Michael's

The legendary Santa Monica restaurant has entered a new era, with a new chef and refurbished interior.

Run by iconic restaurateur Michael McCarty, who first opened the restaurant in 1979 and has seen chefs like Nancy Silverton and Jonathan Waxman move through his kitchen, Michael’s continues to impress.

The new chef is Miles Thompson, who formerly headed up the kitchen at the critically acclaimed Allumette in Echo Park. He brings with him a nuanced, ingredient-focused approach to the new menu at Michael’s, which has also undergone a mild refurbishment.

New dishes include things like beef tartare with riesling vinegar, fermented pepper and okra seed caviar.
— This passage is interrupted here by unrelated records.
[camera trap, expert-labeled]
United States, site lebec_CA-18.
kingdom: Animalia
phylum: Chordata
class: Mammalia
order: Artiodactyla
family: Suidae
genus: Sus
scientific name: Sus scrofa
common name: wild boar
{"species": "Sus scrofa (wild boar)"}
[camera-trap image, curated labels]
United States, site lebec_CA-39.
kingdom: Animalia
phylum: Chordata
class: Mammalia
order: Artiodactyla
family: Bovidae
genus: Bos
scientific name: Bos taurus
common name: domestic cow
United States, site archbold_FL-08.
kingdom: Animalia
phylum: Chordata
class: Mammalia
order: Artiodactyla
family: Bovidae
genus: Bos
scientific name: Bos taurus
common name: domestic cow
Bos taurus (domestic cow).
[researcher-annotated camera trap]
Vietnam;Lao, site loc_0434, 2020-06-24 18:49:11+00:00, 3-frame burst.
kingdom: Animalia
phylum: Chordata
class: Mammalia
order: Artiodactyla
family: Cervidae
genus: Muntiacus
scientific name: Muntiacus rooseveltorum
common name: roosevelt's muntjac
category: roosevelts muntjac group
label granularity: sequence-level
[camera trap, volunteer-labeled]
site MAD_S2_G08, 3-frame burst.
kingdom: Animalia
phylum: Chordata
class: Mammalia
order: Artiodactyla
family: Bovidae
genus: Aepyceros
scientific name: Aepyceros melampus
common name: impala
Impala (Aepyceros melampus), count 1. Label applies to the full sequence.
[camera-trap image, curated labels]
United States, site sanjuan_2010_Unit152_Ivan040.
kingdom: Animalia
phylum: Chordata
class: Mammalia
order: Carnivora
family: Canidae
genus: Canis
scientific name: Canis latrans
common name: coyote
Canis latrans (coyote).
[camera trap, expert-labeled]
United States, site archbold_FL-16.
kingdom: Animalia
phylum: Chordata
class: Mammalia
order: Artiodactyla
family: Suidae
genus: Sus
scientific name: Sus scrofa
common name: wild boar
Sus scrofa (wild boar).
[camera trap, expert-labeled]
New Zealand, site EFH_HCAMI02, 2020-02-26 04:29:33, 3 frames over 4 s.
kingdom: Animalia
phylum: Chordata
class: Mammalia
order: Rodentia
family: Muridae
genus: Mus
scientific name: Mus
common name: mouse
Also find a new market-to-glass cocktail program by beverage director Meredith Hayman (Bestia, Faith and Flower) that features signature drinks like Road to Kyushu with Kikori Japanese whiskey, Galliano, Averna, barrel-aged bitters, kumquat and clove.

Ideal For

Foodies

Signature Dishes

Start with housemade buckwheat sourdough bread with sunflower butter; try the ricotta gnudi with lamb sausage, spigarello and preserved orange; indulge in Asian-influenced plates like Sichuan pork dumplings with cured salmon roe, black vinegar and tarragon; or go large with main dishes such as black cod with lemongrass rice, soured little gems and dried chili dipping sauce.